(Extracted data)

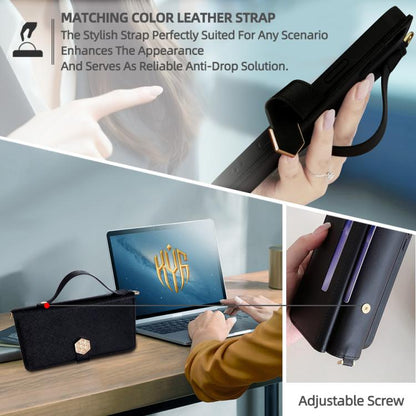 For iPhone 12 Pro Max Crossbody Handle Cross Texture Leather Phone Case(Black) - iPhone 12 Pro Max Cases by buy2fix | Online Shopping UK | buy2fix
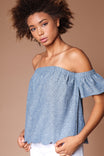 Scallop Off Shoulder Blouse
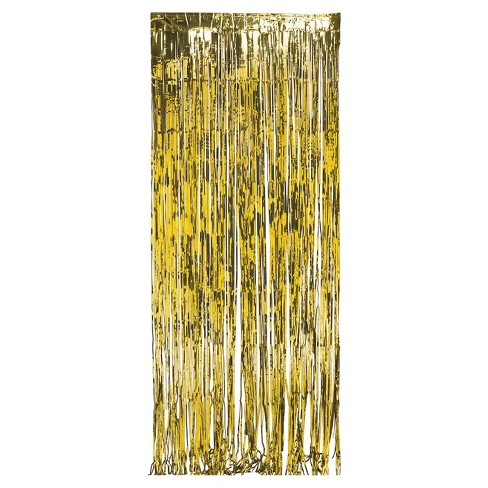 Gold Foil Door Curtain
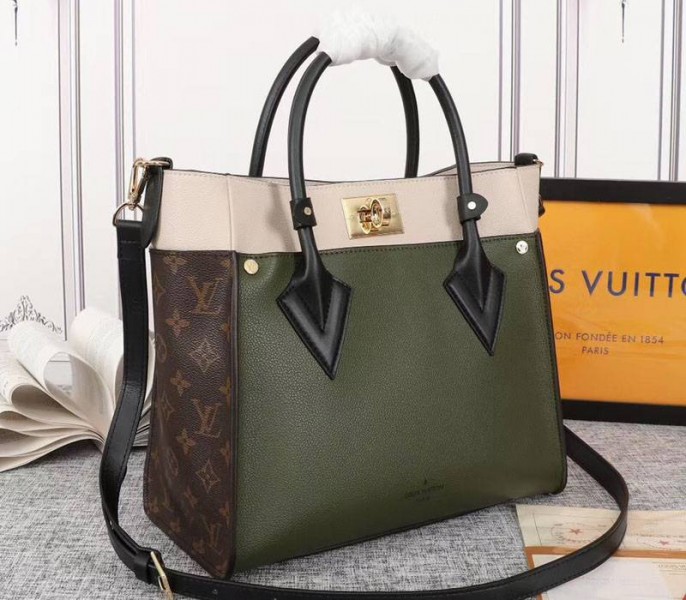 Louis Vuitton On My Side Bag In Laurier Green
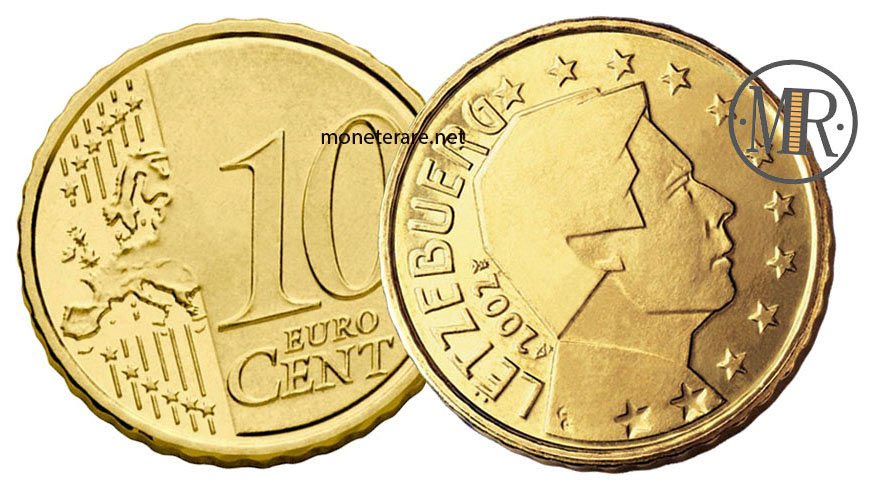 10 centesimi di euro del lussemburgo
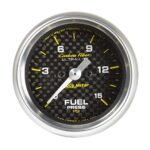 Autometer 4761 Carbon Fiber Series Gauge, Fuel Pressure, 2 1/16in. 15Psi, Digital Stepper Motor.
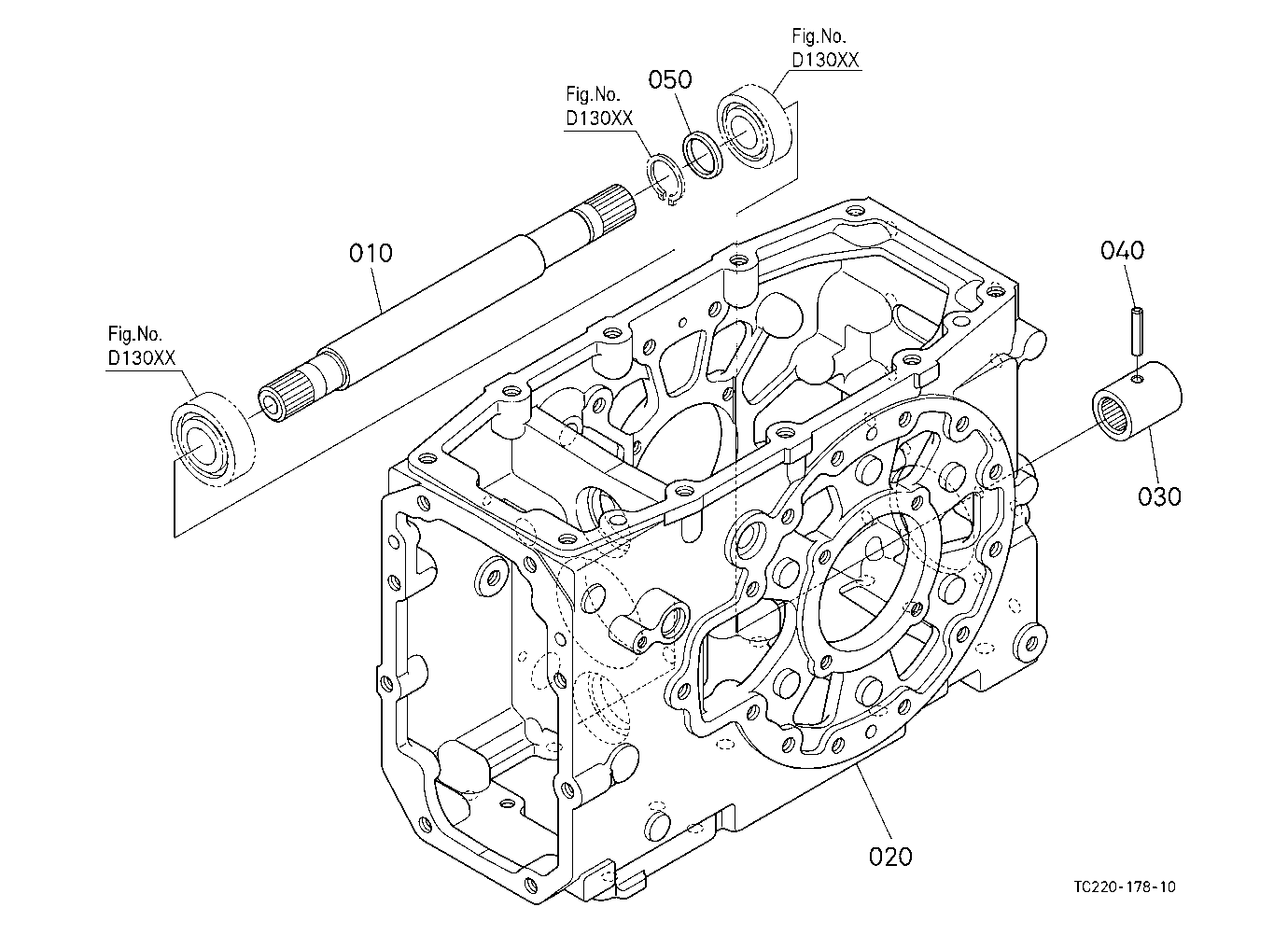 Transmission Case Exchange Parts [Except Hst Type]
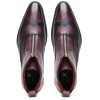 Orson Luxury Purple Zipper Boots - Escaro Royale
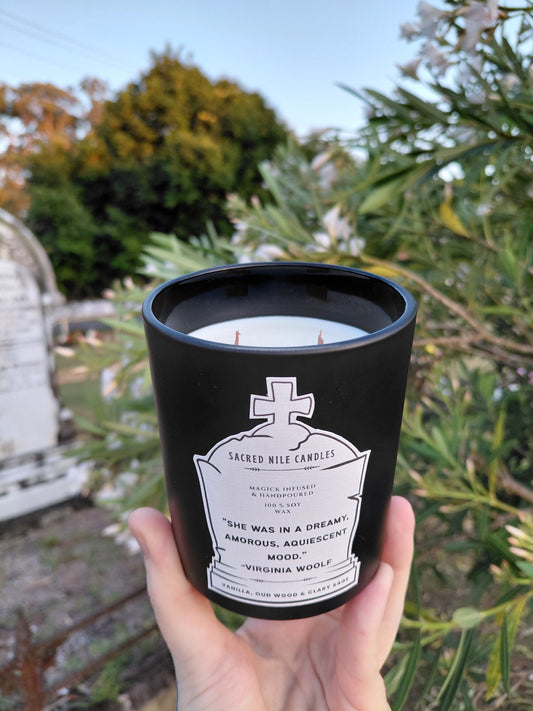 The Momento Mori Collection: Virginia Woolf - Clary Sage, Oud Wood & Vanilla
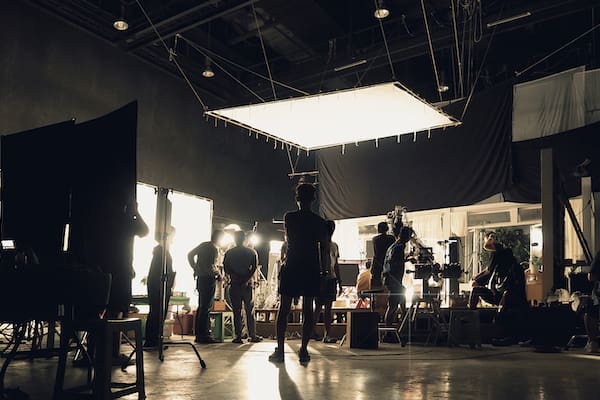 An under-construction movie set may or may not hold asbestos exposure risks.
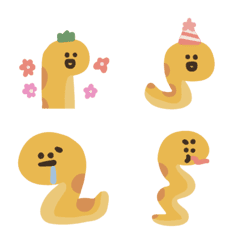 [LINE絵文字] 12 zodiac snake babyの画像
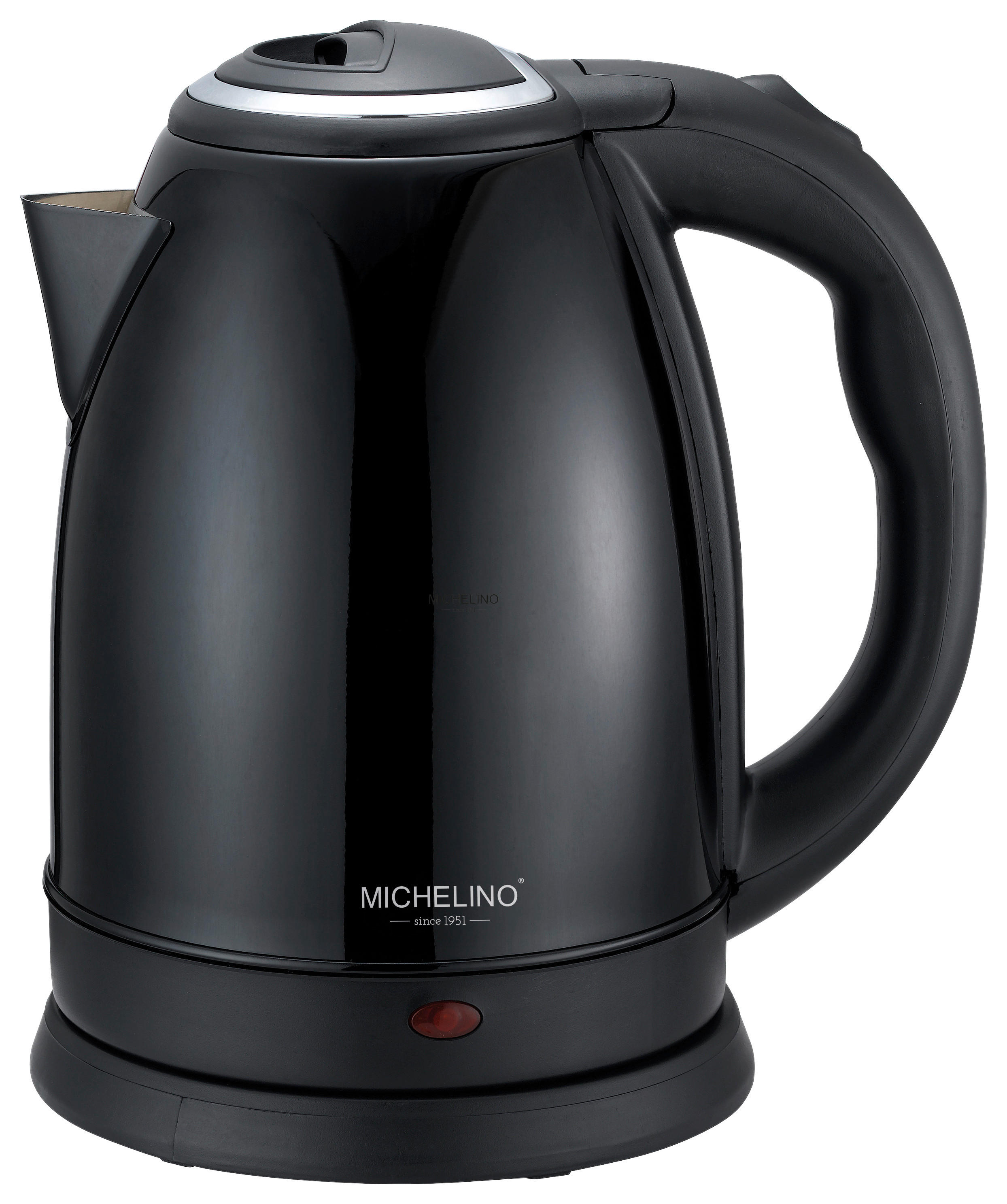 MICHELINO Edelstahl-Wasserkocher 20802 schwarz Edelstahl B/H/T: ca. 23x25x17 cm ca. 1,8 l Wasserkocher_Edelstahl 20802 - schwarz (23,00/25,00/17,00cm) - MICHELINO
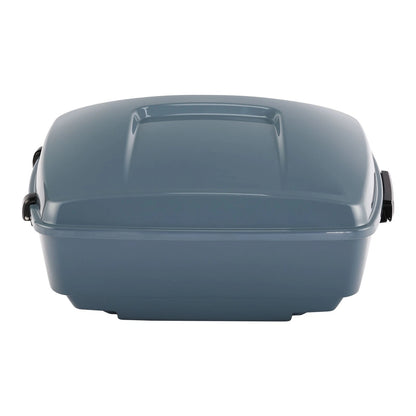 King Trunk Fit For HarleyTouring Street Glide 2014-2025 Sharkskin Blue Firestorm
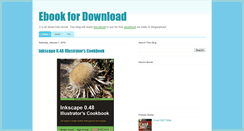 Desktop Screenshot of e-book4download.blogspot.com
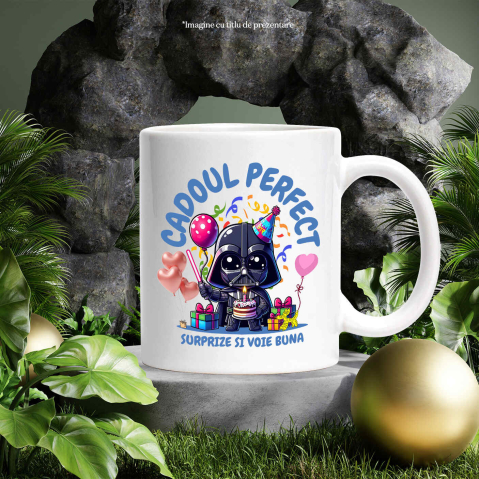 Cana Cu Darth Vader – Cadou, Tort si Multa Bucurie, Ceramica, 330ML [3]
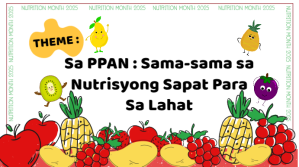Illustrative Nutrition Month Digital Display (16:9) template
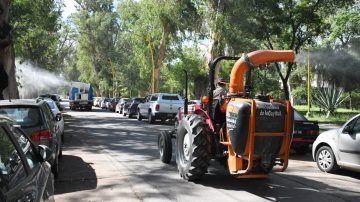 Así será el cronograma semanal de fumigaciones por los barrios de Capital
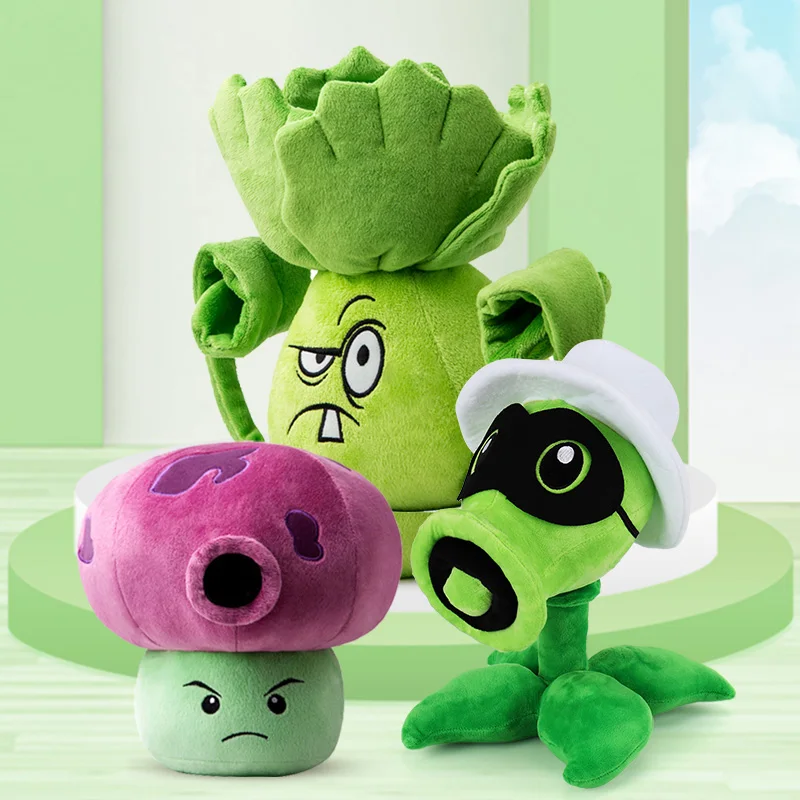 Plants Vs Zombies Plush Toys Doll Pvz Sunflower Chomper Melon Peashooter Plants Soft Stuffed Toys For Children Kid Surprise Gift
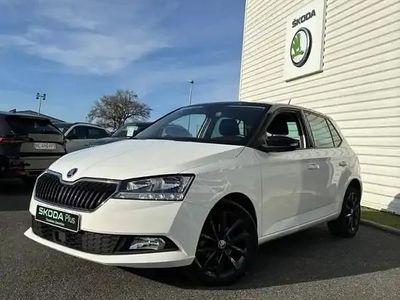Blanc cristal toit n Occasion 2019 Skoda Fabia Berline | 10 890 € (Super prix)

(End Extracted data)

→ Task instructions:
Retype the text that follows each picture in the records above, keeping every line unchanged and leaving the pictures themselves out of your answer.

→ Answer to the exercise:
 For iPhone 12 Pro Max Crossbody Handle Cross Texture Leather Phone Case(Black) - iPhone 12 Pro Max Cases by buy2fix | Online Shopping UK | buy2fix
 Scallop Off Shoulder Blouse
 Gold Foil Door Curtain
 Louis Vuitton On My Side Bag In Laurier Green
 10 centesimi di euro del lussemburgo
 Autometer 4761 Carbon Fiber Series Gauge, Fuel Pressure, 2 1/16in. 15Psi, Digital Stepper Motor.
 Transmission Case Exchange Parts [Except Hst Type]
 Orson Luxury Purple Zipper Boots - Escaro Royale
 The Momento Mori Collection: Virginia Woolf - Clary Sage, Oud Wood & Vanilla
 An under-construction movie set may or may not hold asbestos exposure risks.
 [LINE絵文字] 12 zodiac snake babyの画像
 MICHELINO Edelstahl-Wasserkocher 20802 schwarz Edelstahl B/H/T: ca. 23x25x17 cm ca. 1,8 l Wasserkocher_Edelstahl 20802 - schwarz (23,00/25,00/17,00cm) - MICHELINO
 King Trunk Fit For HarleyTouring Street Glide 2014-2025 Sharkskin Blue Firestorm
 Desktop Screenshot of e-book4download.blogspot.com
 Cana Cu Darth Vader – Cadou, Tort si Multa Bucurie, Ceramica, 330ML [3]
Illustrative Nutrition Month Digital Display (16:9) template
 Así será el cronograma semanal de fumigaciones por los barrios de Capital
 Plants Vs Zombies Plush Toys Doll Pvz Sunflower Chomper Melon Peashooter Plants Soft Stuffed Toys For Children Kid Surprise Gift
Blanc cristal toit n Occasion 2019 Skoda Fabia Berline | 10 890 € (Super prix)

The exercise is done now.